Rini adalah anak ke empat dari Ngatinah dan Sim. Rini yang suka
membantu kaka-kakanya sampai setelah lulus SMA Rini membantu Adik
Ibunya yang menjadi bidan desa. Mira adalah anak terakhir yang
manja,pintar dan pemalu ini tumbuh menjadi wanita yang berpendidikan
sampai jenjang S2. Mak Gini adalah sosok ibu yang selalu menyayangi
anak-anaknya termasuk salah satunya Ngatinah. Mbok Pah adalah nenek
yang mengasuh Ngatinah sejak Ngatinah putus sekolah. Mbok Pah adalah
sosok nenek yang bisa menerima segala suatu keputusan apapun dari
Mbak Gik adalah kakak angkat Sim yang selalu memberikan
nasihat yang baik kepada (Bapak) Sim. Bang Udin adalah sosok selalu
memberi pinjaman utang kepada Ibuk dan percaya dengan janji Ibuk yang
akan membayar utang.
2. Analisis Penokohan
“Watak adalah sifat dan ciri yang terdapat pada tokoh atau individu
rekaan, kualitas nalar dan jiwanya, yang membedakannya dari tokoh lain
sedangkan penokohan adalah penyajian watak dengan tokoh dan
penciptaan citra tokoh.” (Sudjiman, 2002: 58). Di bawah ini akan dibahas
mengenai penokohan tokoh utama dan penokohan tokoh tambahan. Dalam
mewujudkan tokoh dengan berbagai perwatakannya, penulis menempuh
dua cara yaitu secara langsung maupun tidak langsung.
a. Ibuk
1) Penyayang
Ibuk adalah sosok ibu yang penuh kasih sayang kepada
keluarga, termasuk kepada anak-anak dan suaminya. Berikut kutipan
secara tidak langsung yang mendukung pernyataan tersebut:
(1)“Yuk, makan nasi goreng dulu,” ujar Ibuk sembari menyusui Mira (hlm. 42).
Pekerjaan rumah selalu dibantu oleh anak-anak. Nani
mengepel lantai. Nani juga membersihkan got di rumah tengah hujan
deras. Berikut kutipan secara tidak langsung yang mendukung
(2)“Ni, sudah, Nduk! Ayo, masuk rumah! Nanti masuk angin pisan,” seru Ibuk (hlm. 74).
Ibuk selalu tidak tega melihat anak-anaknya jatuh sakit. Oleh
karena itu, Ibuk selalu menjaga mereka. Berikut kutipan secara tidak
langsung yang mendukung pernyataan tersebut:
(3)“Setiap kali melihat anak yang sakit, hati Ibuk seperti jatuh,” kata Ibuk (hlm. 85).
(4)“Melihat kalian sehat seperti ini adalah segalanya bagi Ibuk,” lanjutnya (hlm. 85).
(5)“Mangan sik, Le,” pinta Ibuk lagi sambil menyusui Mira (hlm. 87).
Ibuk berkeinginan agar anak-anaknya tidak seperti dirinya.
Beliau bertekad anak-anaknya mendapatkan pendidikan yang
melebihi beliau. Apa pun akan Ibuk lakukan, asal anak-anaknya bisa
sekolah tinggi. Berikut kutipan secara tidak langsung yang
mendukung pernyataan tersebut:
(6)Aku ingin anak-anakku sama dengan anak-anak lain! Tekad Ibuk (hlm. 89).

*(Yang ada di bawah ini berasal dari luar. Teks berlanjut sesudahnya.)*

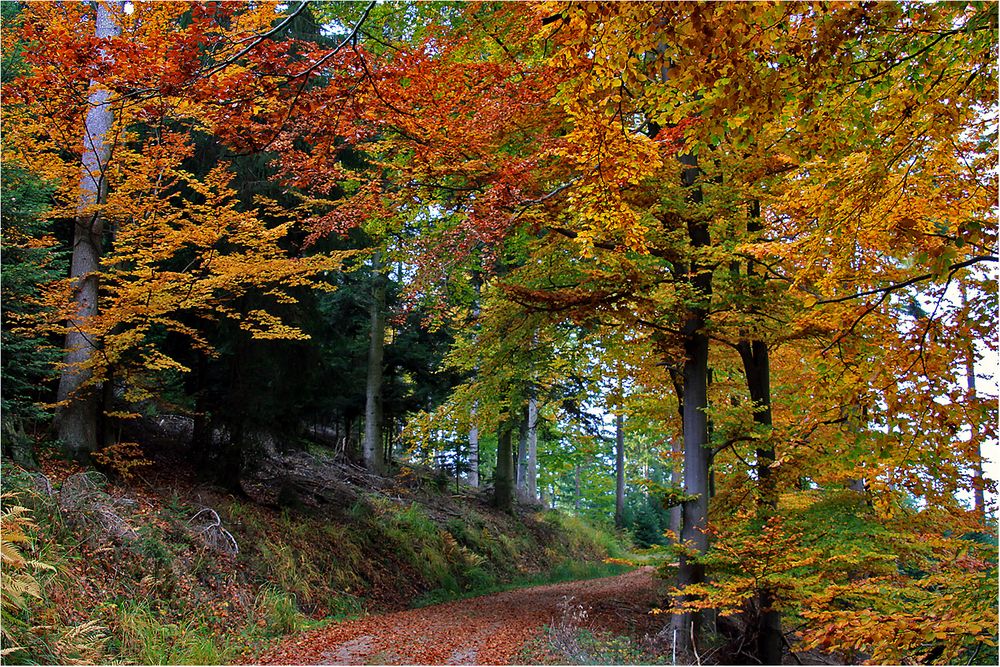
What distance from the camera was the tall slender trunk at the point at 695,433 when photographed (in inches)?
293

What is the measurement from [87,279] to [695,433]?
7.71 metres

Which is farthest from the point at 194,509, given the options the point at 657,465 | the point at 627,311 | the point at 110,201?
the point at 657,465

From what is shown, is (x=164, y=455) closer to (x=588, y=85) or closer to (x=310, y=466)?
(x=310, y=466)

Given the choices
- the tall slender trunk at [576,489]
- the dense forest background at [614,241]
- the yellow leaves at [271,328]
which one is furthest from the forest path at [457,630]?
the tall slender trunk at [576,489]

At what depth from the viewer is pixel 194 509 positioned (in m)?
8.30

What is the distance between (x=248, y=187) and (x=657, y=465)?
31.7 meters

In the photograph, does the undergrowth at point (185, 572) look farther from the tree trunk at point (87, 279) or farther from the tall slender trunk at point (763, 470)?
the tall slender trunk at point (763, 470)

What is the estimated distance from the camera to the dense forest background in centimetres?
337

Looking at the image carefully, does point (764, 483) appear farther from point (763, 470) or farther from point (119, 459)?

(7)“Ni, habis ini kita ke Bata ya, Nduk,” ajak Ibuk bersemangat (hlm. 89).
Demi biaya kuliah Bayek, Ibuk rela menjual angkot
kesayangan Bapak. Berikut kutipan secara tidak langsung yang
mendukung pernyataan tersebut:
(8)“Iya, kita jual angkot untuk kuliah ke Bogor,” tegas Ibuk lagi menyakinkan Bayek (hlm. 133).
Ibuk tidak tega melihat anak laki-laki satu-satunya pergi
kuliah ke Bogor. Berikut kutipan secara tidak langsung yang
mendukung pernyataan tersebut:
(9)“Sebenarnya aku gak tego, Sa. Aku sing gak tego,” kata Ibuk terisak-isak keluar wartel bersama Isa. “Anak itu…(hlm. 135).
(10) “Tapi kalau di Batu saja, mau jadi apa Bayek nantinya,” kata Ibuk, berjalan bersama putrinya menembus udara dingin Batu (hlm. 135).
Ibuk selalu memperhatikan Bayek. Ibuk khawatir dengan
Bayek kalau-kalau dia lupa makan dan hanya bekerja terus. Berikut
kutipan secara tidak langsung yang mendukung pernyataan tersebut:
(11) “Le, yang penting kamu makan yang bener, makan yang cukup. Meskipun kerjaan banyak, selalu luangkan…(hlm.